* Given text *
::::::::::

Preventing Session Hijacking?

What’s the best practice to prevent session hijacking?

My application is a site where users can send messages to each over ect.

My session works like this…

  1. The user logs into there account with their username and password.
  2. If username and password exists in database then a session is created based on their profileID. e.g. -> session_register($profileID);
  3. The application then checks each page they view to make sure their session variable is set.
  4. If the user try’s to view a page when their session hasn’t been set it will redirect to a login/registration page.

The session variable doesn’t get shown in the url at all but it can be viewed by a user using javascript injection -> “javascript: alert(document.cookie);”

which will look something like “PHPSESSID=jh787y8urjdf877303HJKS”

Will this be enough to prevent against session hijacking if i make sure there was no xss holes for a user to inject a cookie grabber etc onto my site??

Here is what you need:

You can combine it with checking IP - it should be the same, and prevent users from posting scripts.

No. You should regenerate the session-id (Using session_regenerate_id), whenever the user’s privileges changes.


I know about this advice, but I understood it literally meant, "when your user is upgraded from say “editor” to “reviewer” ". ie when their privileges change.

This is pretty rare.

::::::::::

* Goals *
• 1. In the session hijacking discussion, which function is recommended for regenerating the session ID when a user's privileges change?
• 2. Summarize the session hijacking discussion in two sentences.
• 3. Carry on the session hijacking discussion from its final line.

* Items in a dataset *
::::::::::

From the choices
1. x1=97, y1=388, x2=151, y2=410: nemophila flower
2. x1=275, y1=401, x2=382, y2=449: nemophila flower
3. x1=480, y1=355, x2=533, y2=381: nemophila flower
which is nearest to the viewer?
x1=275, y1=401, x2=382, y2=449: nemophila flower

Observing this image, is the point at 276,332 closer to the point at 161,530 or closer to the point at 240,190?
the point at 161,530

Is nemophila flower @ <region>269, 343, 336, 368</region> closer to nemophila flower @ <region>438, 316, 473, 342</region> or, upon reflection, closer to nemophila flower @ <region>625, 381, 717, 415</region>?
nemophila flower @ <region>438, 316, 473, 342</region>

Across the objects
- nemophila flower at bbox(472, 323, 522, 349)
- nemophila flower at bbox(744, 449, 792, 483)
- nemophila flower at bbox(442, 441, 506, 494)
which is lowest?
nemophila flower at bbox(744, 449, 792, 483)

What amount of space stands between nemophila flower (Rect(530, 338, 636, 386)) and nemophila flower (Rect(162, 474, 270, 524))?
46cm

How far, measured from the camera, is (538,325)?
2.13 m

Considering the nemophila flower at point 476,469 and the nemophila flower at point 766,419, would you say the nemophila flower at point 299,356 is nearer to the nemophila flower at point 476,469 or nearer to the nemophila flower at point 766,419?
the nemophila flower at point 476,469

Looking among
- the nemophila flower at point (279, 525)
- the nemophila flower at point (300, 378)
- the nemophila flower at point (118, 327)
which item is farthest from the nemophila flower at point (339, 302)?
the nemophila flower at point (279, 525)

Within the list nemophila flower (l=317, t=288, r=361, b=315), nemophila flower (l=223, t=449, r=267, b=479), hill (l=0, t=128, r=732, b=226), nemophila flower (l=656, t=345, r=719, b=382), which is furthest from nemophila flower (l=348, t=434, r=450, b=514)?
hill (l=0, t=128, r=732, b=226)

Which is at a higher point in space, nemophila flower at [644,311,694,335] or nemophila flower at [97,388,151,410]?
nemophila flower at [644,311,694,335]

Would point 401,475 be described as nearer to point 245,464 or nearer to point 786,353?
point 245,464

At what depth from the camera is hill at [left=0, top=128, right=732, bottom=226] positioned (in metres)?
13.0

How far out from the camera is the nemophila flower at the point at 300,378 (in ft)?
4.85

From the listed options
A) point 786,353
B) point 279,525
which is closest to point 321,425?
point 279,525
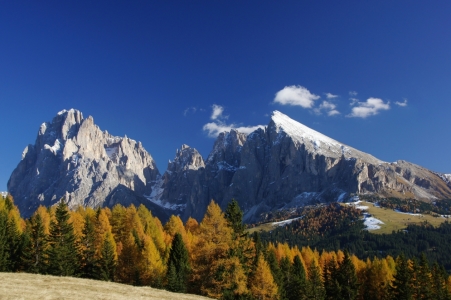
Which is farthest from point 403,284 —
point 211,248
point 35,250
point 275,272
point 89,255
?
point 35,250

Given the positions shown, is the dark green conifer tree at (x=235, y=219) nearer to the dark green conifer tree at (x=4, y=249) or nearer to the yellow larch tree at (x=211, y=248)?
the yellow larch tree at (x=211, y=248)

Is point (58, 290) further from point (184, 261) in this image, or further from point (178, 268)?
point (184, 261)

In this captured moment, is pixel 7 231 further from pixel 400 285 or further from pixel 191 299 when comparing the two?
pixel 400 285

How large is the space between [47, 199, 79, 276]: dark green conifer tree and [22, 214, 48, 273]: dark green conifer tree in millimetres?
1260

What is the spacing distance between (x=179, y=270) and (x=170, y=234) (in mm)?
29817

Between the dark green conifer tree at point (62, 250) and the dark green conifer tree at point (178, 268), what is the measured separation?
13923 millimetres

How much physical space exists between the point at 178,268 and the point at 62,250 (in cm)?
1658

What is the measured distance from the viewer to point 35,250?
50156mm

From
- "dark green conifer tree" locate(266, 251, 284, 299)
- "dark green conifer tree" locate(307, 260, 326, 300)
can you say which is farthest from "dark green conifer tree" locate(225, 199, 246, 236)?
"dark green conifer tree" locate(307, 260, 326, 300)

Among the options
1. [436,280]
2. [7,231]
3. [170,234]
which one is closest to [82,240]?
[7,231]

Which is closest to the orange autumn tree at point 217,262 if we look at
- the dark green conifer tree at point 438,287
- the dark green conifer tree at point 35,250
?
the dark green conifer tree at point 35,250

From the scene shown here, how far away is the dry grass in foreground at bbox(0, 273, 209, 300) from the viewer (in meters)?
24.7

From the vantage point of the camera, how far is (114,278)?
53.7 meters

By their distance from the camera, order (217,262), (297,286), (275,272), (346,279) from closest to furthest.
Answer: (217,262) < (275,272) < (297,286) < (346,279)
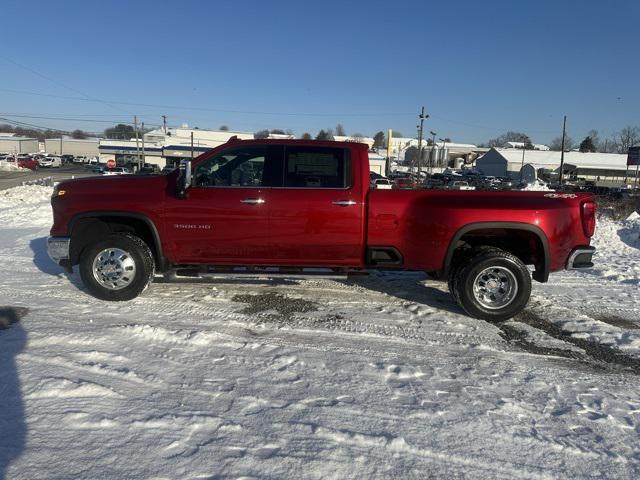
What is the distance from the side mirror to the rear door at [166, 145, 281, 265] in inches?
2.9

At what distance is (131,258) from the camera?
5.41 meters

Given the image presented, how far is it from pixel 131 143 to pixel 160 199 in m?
79.7

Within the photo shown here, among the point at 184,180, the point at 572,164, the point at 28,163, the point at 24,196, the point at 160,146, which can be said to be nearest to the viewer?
the point at 184,180

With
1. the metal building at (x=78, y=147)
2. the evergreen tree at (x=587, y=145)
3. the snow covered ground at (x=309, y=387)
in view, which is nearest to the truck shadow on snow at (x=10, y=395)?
the snow covered ground at (x=309, y=387)

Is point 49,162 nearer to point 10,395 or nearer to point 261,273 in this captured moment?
point 261,273

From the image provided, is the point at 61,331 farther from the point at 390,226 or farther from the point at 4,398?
the point at 390,226

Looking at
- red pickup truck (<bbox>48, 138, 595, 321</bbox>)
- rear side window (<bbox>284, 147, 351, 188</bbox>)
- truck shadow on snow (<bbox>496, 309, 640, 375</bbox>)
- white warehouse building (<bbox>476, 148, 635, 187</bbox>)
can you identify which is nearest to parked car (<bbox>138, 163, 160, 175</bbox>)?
red pickup truck (<bbox>48, 138, 595, 321</bbox>)

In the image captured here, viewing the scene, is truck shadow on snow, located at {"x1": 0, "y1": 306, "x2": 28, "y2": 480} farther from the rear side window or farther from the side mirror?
the rear side window

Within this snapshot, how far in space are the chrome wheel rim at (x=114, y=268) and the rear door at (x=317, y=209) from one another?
171cm

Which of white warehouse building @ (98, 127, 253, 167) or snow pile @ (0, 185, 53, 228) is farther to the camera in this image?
white warehouse building @ (98, 127, 253, 167)

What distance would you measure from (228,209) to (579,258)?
4075mm

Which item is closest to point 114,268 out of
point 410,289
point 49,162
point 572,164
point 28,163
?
point 410,289

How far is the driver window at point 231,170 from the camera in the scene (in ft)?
17.7

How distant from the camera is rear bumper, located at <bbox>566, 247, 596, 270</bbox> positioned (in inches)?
207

::::::::::

* Answer list *
• 1. session_regenerate_id

• 2. A developer describes a messaging site where logging in creates a session based on the user's profileID, every page checks that the session variable is set, and users without a session are redirected to a login/registration page. The developer asks whether closing XSS holes is enough to prevent session hijacking, and the replies suggest checking that the IP stays the same, preventing users from posting scripts, and regenerating the session ID with session_regenerate_id whenever the user's privileges change.

• 3.
If privileges aren’t changing isn’t the only thing the OP can do to protect his users sessions to make sure all output is escaped so that the xss exploit cannot be used?

Thanks for any clarification you can provide on my misconception, if it is one.

It has bugged me for a while.

No, it means when the privileges associated with the session is upgraded. Eg. when you authenticate. It does not mean when the privileges of the user account changes.


Right thanks for clarifying that. Lets see if I have got this.


if (session not started) {
start new session using session_regenerate_id();


Nope. The whole concept of session fixation is precisely that the session has already been started. Instead of stealing the victims session, the attacker creates a session (legitimately) and tricks the victim into using that. Thus, when the victim logs in, it will be on the session that the attacker has access to.

Another - and arguably better - way of preventing session hijacking, is by not using sessions for authentication. You can simply require login-credentials with each and every request. This has its own problems though; Such as the sending of user/pass in clear-text over the network. You can fix this by serving over a secure connection (ssl).

Forcing use of cookies would prevent session fixation.

Passing unique strings around in the query strings of URLs would prevent session hijacking.

Session Security
Two popular forms of session attacks are session fixation and session hijacking.
Whereas most of the other attacks described in this chapter can be prevented by filtering input and escaping output, session attacks cannot. Instead, it is necessary to plan for them and identify potential problem areas of your application.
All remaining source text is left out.